Somos quatro no balcão da padaria. Sou o único sentado, os outros três estão do outro lado do balcão, onde não há bancos. Bebemos café em silêncio, não nos conhecemos e é cedo demais para conversar. Dois de nós comem pão com manteiga na chapa – não digo quais para não dar pistas.
Em poucos minutos teremos deixado a padaria sem deixar nenhuma impressão em especial.
Então, um de nós – o único que usa bigode e veste casaco, velho e de couro marrom – irá para o trabalho, talvez numa delegacia. Não, ele não é o delegado. É escrevente e registra todos os dias o pior da espécie humana. Quem o conhece sempre pergunta como pode, um sujeito gentil como ele, trabalhar em algo tão bruto e aborrecido. Pergunta em outro momento, vamos deixar claro, pois ali ninguém abre a boca. Em outra hora, daria sua resposta padrão: chacoalhar os ombros e confiar na loteria.
Outro tem pressa, engole o café e é o primeiro a sair. Vai pegar o carro e dirige mal pra burro. Vai fazer muita barbeiragem, levar xingamento e buzina na orelha até perder a paciência – ter pressa, ser barbeiro e impaciente não costuma dar em boa coisa – até acertar num cruzamento, antes mesmo do almoço, a porta do carro de um outro sujeito que, nesse momento, ainda nem acordou, porque é muito cedo.
Reparo num instante que não há pôster de time de futebol nem foto do Papa na parede da padaria. Pois é.
Há ainda o terceiro, mas é como se não houvesse. Olhar fixo para a frente, está concentrado, pensando em outra coisa. Usa óculos, não sei por que, pois quem não enxerga o que está à sua volta não precisa deles. Só desvia o olhar em frente para checar de quando em quando o relógio. Quem sabe marcou com alguém na padaria e esse até agora não apareceu. Uma mulher? A sua mulher? Ou a mulher de outro alguém, com quem está tendo um caso banal e sem futuro? Quando ela chegar, atrasada e ajeitando os cabelos, os dois vão discutir. Pouco e rápido, porque ainda nem clareou direito. Ou talvez esteja esperando uma mulher (que chegará com a arma) para juntos assaltarem a padaria. Por isso ele pensa tanto: para dizer as palavras exatas no momento propício.

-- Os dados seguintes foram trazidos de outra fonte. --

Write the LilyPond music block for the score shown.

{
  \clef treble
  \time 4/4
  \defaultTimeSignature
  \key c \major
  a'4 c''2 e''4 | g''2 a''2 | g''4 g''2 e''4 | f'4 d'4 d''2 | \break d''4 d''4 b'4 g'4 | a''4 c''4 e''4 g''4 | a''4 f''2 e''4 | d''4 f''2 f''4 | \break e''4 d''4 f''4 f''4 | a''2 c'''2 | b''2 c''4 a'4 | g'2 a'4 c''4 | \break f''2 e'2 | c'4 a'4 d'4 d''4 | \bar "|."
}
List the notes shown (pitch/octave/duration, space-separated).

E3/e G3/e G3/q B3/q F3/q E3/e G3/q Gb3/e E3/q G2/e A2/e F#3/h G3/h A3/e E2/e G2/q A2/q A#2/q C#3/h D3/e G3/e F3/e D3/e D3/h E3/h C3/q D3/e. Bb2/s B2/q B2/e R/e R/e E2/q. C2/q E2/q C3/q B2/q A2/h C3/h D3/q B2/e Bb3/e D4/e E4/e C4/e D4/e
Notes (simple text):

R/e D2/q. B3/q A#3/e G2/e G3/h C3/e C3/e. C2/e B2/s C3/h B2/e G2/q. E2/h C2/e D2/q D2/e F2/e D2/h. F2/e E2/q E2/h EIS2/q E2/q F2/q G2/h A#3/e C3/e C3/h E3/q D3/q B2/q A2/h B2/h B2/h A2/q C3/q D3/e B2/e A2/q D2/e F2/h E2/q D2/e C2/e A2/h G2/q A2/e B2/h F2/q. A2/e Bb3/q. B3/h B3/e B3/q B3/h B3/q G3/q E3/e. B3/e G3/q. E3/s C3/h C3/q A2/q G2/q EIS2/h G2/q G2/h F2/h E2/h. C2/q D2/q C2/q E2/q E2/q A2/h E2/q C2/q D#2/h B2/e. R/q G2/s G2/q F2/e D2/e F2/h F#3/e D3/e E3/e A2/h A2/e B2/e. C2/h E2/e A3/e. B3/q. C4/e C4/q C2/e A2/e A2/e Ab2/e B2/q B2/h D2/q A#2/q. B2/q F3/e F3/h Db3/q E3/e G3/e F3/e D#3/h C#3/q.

Tá bom, tá bom, vou revelar o sujeito que come pão com manteiga: é o navalha impaciente. Não contei antes porque esse detalhe em nada melhoraria a narrativa. Como de fato não melhorou.
Vinte minutos depois, sou o último a sair. Talvez o que tenha mais tempo. Volto para casa, dedico umas horas a escrever essa história meio besta, inventando o que possa ser a vida dos meus companheiros de balcão. Nem quando apelei feio, inventando a improvável existência da amante ou o assalto à padaria, creio ter conseguido despertar algum interesse. Verbo bastante adequado ao momento: despertar, já que continua sendo muito cedo.
Fato curioso: um saiu para a rua rumo à esquerda; outro, à direita; o navalha atravessou a rua para entrar no carro (mal) estacionado bem em frente. Desempato o jogo saindo pela direita. E me esqueci de dizer que o escrevente tinha uma caneta Bic com tampa verde no bolso do casaco de couro marrom.
Por um instante, estivemos os quatro juntos (até entrou uma senhora na padaria, mas foi direto ao balcão principal comprar quatro pães e um sonho). Os três de pé e mais eu bebemos em silêncio um café honesto. Ao menos tive a sorte de estar sentado. E de ter um pouquinho a mais de tempo pra pensar tanta bobagem.